New Progressive Revenues Could Begin to Right Historic Wrongs

We need to address the racial wealth gap to build a resilient economy that works for all

The burden of the COVID-19 pandemic and economic recession has fallen disproportionately on Black and brown households. These communities continue to face systemic racism that manifests itself in police brutality, mass incarceration, and economic and political disenfranchisement, all of which have only been heightened with COVID-19. One indicator of these inequities is the racial wealth gap. Nationwide, the typical white family has eight times the wealth of the typical Black family and five times the wealth of the typical Hispanic family.[1] Income inequities by race, ethnicity, and gender also continue to persist.

Homeownership and affordable housing are major building blocks for wealth in the United States. Black and brown communities have been kept from homeownership through a series of policies known as racially restrictive covenants and redlining. Racially restrictive covenants prevented Black and brown people from buying homes in neighborhoods, while redlining of the areas in which they were allowed to live denied mortgages for homeownership for these same Black and brown people. These neighborhoods were restricted from accessing financial capital to build their households and communities, while segregated economically and racially, by practice and by law.

Thanks to the tireless work of Black organizations such as the Seattle chapters of Congress of Racial Equity (CORE), the NAACP, the citywide Central Area Civil Rights Commission (CACRC), the Central Area Motivation Project, and other organizers across the United States, these formal policies no longer exist.
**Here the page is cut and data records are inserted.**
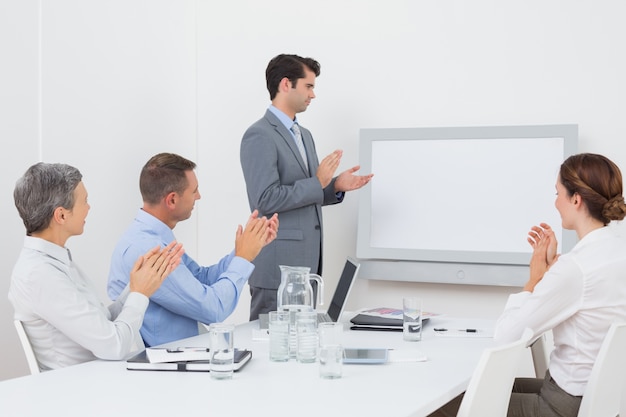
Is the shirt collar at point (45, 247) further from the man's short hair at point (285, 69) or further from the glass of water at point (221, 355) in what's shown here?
the man's short hair at point (285, 69)

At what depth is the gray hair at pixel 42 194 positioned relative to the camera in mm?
2594

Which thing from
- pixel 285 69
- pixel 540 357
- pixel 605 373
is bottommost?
pixel 540 357

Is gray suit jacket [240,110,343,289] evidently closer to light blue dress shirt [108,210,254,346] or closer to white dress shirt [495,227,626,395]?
light blue dress shirt [108,210,254,346]

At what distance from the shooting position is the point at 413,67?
5.15 metres

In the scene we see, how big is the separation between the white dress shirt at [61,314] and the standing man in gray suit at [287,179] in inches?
66.7

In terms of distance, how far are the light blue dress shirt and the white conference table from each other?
15.6 inches

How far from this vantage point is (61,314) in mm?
2443

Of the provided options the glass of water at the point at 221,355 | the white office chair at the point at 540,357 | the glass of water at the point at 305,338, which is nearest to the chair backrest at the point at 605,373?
the glass of water at the point at 305,338

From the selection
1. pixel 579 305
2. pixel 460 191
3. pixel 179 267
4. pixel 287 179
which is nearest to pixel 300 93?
pixel 287 179

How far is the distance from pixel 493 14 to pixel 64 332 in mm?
3438

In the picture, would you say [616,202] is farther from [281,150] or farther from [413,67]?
[413,67]

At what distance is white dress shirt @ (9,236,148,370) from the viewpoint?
245cm

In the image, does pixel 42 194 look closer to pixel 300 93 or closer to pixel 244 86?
pixel 300 93

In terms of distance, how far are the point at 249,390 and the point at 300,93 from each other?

While these formal policies no longer exist, their impacts continue today.[2] In 2018, Black family homeownership was about half the rate of white family homeownership.[3] This disparity is likely to continue to grow as historically Black and brown neighborhoods become gentrified and increasingly unaffordable.[4]

This presents a serious threat to our shared economic resilience. The health of our economy depends on the health of all of our communities.[5]

One solution is to capture a portion of the wealth that has been built as a result of discriminatory and racist practices embedded into our capitalist economy and redistribute this wealth to communities of Color to enable homeownership and ensure affordable housing.

HB 1465 will reform the estate tax, decreasing taxation on small estates, and increasing taxation on large estates, and, in so doing, generate about $100 million annually in new revenue. $30 million will be allocated to the new Equity in Housing Fund. This fund will be used to remedy homelessness, including foreclosure prevention, rental assistance, outreach engagement services, housing services, and behavioral health with priority for agencies, programs, and services which address current and historical racial inequities. BIPOC community organizations that are already on the forefront of local solutions to these problems will have priority in funding, addressing the problem right at the root.

It is essential that we take action now to acknowledge existing disparities and begin reversing the racial inequities baked into our history. Reforming the estate tax and allocating a portion of those funds to a new Equity in Housing Fund through House Bill 1465 will begin doing just that.

 

Notes

[1] Bhutta, Neil, et al. “Disparities in Wealth by Race and Ethnicity in the 2019 Survey of Consumer Finances.” The Fed – Disparities in Wealth by Race and Ethnicity in the 2019 Survey of Consumer Finances, 28 Sept. 2020, www.federalreserve.gov/econres/notes/feds-notes/disparities-in-wealth-by-race-and-ethnicity-in-the-2019-survey-of-consumer-finances-20200928.htm.

[2] Bekele, Sara. “Structural Racism Helps Explain COVID-19 Disparities.” Economic Opportunity Institute, 28 Apr. 2020, www.opportunityinstitute.org/blog/post/structural-racism-explains-covid-19-disparities/.

[3]  U.S. Census, American Community Survey 2018, Table S2502

[4] Nelson, Glenn. “How Seattle Can Slow Gentrification – and Why It Must.” Crosscut, Crosscut, 9 Oct. 2020, crosscut.com/opinion/2019/11/how-seattle-can-slow-gentrification-and-why-it-must.

[5] Noel, Nick, et al. “The Economic Impact of Closing the Racial Wealth Gap.” McKinsey & Company, McKinsey & Company, 15 Jan. 2021, www.mckinsey.com/industries/public-and-social-sector/our-insights/the-economic-impact-of-closing-the-racial-wealth-gap#.